Useful Info On Selecting Gems & Jewelery

Buy from a trusted jeweller or one who has been recommended
Ask around and get recommendations, ask friends for an introduction to a jeweller that they are satisfied with. If this is not possible, check on the jeweler through a government certifying body or some other authorizing body who has certified the jeweler.

A good jeweller will be clear and transparent in his explanation of the piece and will guarantee that the product is what he/she says it is. Also, the right jeweler will be there when the piece needs to be cleaned, restrung or remounted.

Find out if the jeweler provides other services (such as assaying and hallmarking) and check how their return or trade-up policy works. Finally, ask if the jeweler is affiliated with one of the jewelery trade organizations and also, if that association requires a code of conduct for its members.

Value for money
Ask around and window shop before you buy - do not be misled by huge discounts, which may be a gimmick to attract people into the shop. Compare jewellery prices before you buy. The lowest price is not an indication of the best value; diamonds and colored stones vary greatly in quality and price. Although the price of diamonds is relatively standardized to size and quality, colored gemstones are not and if you are making a major purchase, finding out the correct value of the piece is important.
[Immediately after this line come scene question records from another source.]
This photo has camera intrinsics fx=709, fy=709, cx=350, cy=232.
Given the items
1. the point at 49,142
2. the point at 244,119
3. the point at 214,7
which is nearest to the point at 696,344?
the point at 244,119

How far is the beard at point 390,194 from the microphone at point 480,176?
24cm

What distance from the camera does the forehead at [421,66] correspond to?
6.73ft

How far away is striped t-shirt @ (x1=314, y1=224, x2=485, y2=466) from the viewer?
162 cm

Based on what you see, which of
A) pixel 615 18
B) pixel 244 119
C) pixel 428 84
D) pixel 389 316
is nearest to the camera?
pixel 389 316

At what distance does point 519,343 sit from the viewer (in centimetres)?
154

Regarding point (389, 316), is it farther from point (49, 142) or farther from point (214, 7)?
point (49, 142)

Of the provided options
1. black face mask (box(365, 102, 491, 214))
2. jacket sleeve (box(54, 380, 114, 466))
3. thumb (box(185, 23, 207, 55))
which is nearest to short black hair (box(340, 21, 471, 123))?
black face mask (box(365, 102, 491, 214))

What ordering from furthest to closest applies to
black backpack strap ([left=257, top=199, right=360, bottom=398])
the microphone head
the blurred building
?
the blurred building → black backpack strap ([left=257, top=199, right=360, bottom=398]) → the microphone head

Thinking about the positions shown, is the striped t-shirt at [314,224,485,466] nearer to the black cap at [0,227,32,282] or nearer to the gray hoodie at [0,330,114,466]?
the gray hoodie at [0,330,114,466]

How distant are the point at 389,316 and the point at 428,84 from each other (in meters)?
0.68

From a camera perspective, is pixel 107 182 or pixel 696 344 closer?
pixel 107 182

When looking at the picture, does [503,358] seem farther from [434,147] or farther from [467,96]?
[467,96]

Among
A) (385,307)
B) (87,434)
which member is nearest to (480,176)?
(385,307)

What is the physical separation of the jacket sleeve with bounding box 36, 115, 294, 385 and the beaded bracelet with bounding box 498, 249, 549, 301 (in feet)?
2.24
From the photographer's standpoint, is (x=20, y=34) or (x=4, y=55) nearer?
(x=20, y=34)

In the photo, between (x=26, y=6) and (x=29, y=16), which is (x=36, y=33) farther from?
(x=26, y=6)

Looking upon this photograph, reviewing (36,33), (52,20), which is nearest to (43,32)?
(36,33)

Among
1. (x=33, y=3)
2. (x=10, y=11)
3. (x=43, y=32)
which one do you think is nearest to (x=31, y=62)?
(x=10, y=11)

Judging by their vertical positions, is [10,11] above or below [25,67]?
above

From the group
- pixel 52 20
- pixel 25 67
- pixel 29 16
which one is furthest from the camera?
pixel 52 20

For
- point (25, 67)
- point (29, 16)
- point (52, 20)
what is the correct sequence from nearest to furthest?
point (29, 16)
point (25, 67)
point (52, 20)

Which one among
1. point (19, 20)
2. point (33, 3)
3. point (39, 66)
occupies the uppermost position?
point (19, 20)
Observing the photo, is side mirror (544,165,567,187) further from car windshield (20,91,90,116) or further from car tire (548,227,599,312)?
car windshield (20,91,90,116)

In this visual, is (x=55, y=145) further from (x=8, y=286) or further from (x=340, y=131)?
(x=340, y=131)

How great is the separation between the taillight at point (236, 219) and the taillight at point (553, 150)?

The most accurate method of establishing value is through an appraisal from an independent gemologist preferably certified by an authorized body. Prices can vary greatly on similar items from vendor to vendor. So, lacking an independent appraisal, you should at least shop around and compare prices on items of similar quality.

Gemstone and diamond quality is a major factor in calculating the accurate value of a piece of jewellery. Get a detailed receipt giving materials, weights and number of stones, sizes and quality. Also get a money back guarantee if returned within a reasonable period so that you can have the jewelery evaluated by an independent appraiser.

Look for the registered trademark and quality mark
Whenever possible, look for quality marks such as hallmarks (which state the karatage of gold in the piece) as well as certification for the stones. There are also quality marks for silver and platinum - make sure your jeweller either stamps his jewelery with a quality mark or has it assayed and hallmarked by a central authority.

Get it in writing
When buying fine jewelery, ask the jeweller to write a complete description on your receipt. For gold jewellery, ask for the karatage; for diamonds, the cut, color, clarity, and carat weight (the weight of the center stone and total carat weight if there are side stones); for colored stones, ask for a description of overall color and carat weight and if the stone is of natural origin or has been treated in any way. All this information should be included on the bill of sale.